Ondatrópica – Ondatrópica (Soundway Records/July 16 2012)
By Alexandra Sewell
It’s a collaboration to die for; a 12-strong South American musical outfit formed from the respected talents of Fruko, Anibal Velásquez, Michi Sarmiento, Alfredito Linares, Pedro Ramayá Beltran, Markitos Mikolta, and Wilson Viveros. The self-titled double album Ondatrópica is a creative project brought together by Columbian musician and brains behind the popular cumbia band Frente Cumbiero, Mario Galeano and UK producer Will Holland (aka Quantic).
The project is all about embracing that classic tropical Columbian sound while mixing in the diverse, modern sounds from around the world. Ondatrópica is financially supported and developed by the British Council in Columbia and the group will be performing in aid of representing Columbia at the opening ceremony for London 2012 Olympics.
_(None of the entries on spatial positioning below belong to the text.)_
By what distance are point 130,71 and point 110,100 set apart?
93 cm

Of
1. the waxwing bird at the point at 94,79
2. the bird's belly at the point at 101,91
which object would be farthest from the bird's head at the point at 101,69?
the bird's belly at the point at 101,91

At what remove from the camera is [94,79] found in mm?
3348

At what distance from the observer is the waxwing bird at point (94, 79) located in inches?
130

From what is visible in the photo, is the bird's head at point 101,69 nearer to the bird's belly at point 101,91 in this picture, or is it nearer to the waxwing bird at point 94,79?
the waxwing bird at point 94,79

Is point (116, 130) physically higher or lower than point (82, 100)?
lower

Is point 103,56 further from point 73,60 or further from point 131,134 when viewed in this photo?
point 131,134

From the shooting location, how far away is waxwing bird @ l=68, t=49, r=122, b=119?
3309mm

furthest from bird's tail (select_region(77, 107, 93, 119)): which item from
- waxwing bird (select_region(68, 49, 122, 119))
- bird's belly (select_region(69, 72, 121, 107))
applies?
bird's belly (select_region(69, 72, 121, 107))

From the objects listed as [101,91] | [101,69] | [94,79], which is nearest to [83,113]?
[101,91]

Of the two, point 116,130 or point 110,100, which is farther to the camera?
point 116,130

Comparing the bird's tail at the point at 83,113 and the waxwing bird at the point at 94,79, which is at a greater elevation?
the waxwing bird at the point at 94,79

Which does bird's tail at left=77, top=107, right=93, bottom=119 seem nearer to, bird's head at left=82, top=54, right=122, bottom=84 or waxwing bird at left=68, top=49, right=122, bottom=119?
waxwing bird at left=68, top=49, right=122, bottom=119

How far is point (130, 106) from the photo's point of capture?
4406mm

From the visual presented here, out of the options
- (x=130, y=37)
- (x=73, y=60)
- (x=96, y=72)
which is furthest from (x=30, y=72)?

Ondatrópica originated from the British Council’s discovery of the 2009 album Frente Cumbiero meets Mad Professor, of which the Columbian and Latin genres formed an eclectic mix with grass-roots dub. The council then commissioned Galeano and Holland to create a new and innovative sound to add to their growing repertoire. The group have expressed that this project “…is not about nostalgia, but is a reaffirmation of the validity and contemporariness of the concept.”
The mighty 26-track double-discs are a bright and keen sensation of songs. On the first disc, the influences are apparent, with the smooth offering of a more classic Columbian style resonating through each track. What makes it fresh and contemporary is the addition of Spanish rap, ska, an accordian beatbox mash-up, an unexpected use of a well-known riff and roaring instrumentals.
The second disc keeps the same vibe but focuses more on giving listeners an insight into the blend of traditional instruments such as the trombone, guitar, bongos, Spanish drums and the saxophone, along with the accordion. It is also vocally stronger. The stand-out tracks are ‘Shingaling’, being a slightly slower salsa song, and ‘Donde Suena La Bomba’, which has a jazzy curb to it. Both discs combine the production technique of Mario Rincón who is well-known for honing his skills in the 70s.
This energetic and upbeat amalgamation of styles and instruments, along with a stylish nod towards the more prolific musicians from between the 60s and 70s, works well for the summer. It is a perfect example of a successful mass collaborative album. From the moment the first track plays, you are transported into a colourful, iridescent world where you’d be hard pressed not to get up and dance to a tune or two. You can tell this album is well-produced; it’s clear and crisp, consistently full of vigour and every instrument has it’s place, which doesn’t mean to say it’s not full of surprises (as demonstrated in the tongue-in-cheek song on the first disc, ‘I Ron Man’ which is an interesting re-discovery of Black Sabbath’s legendary track).
The fact that the entire album is in Spanish is also not so much of a detractor for the UK listener as it is a fundamental aspect into the background of the music. Sort of like a Columbian music history lesson which has been adapted for modern neophytes. On the whole, this fun album is well-worth a listen and if you can get yourself down to see them Olympic opening ceremony, it will be worth the ticket price. Ondatrópica is available to buy or download from July 16.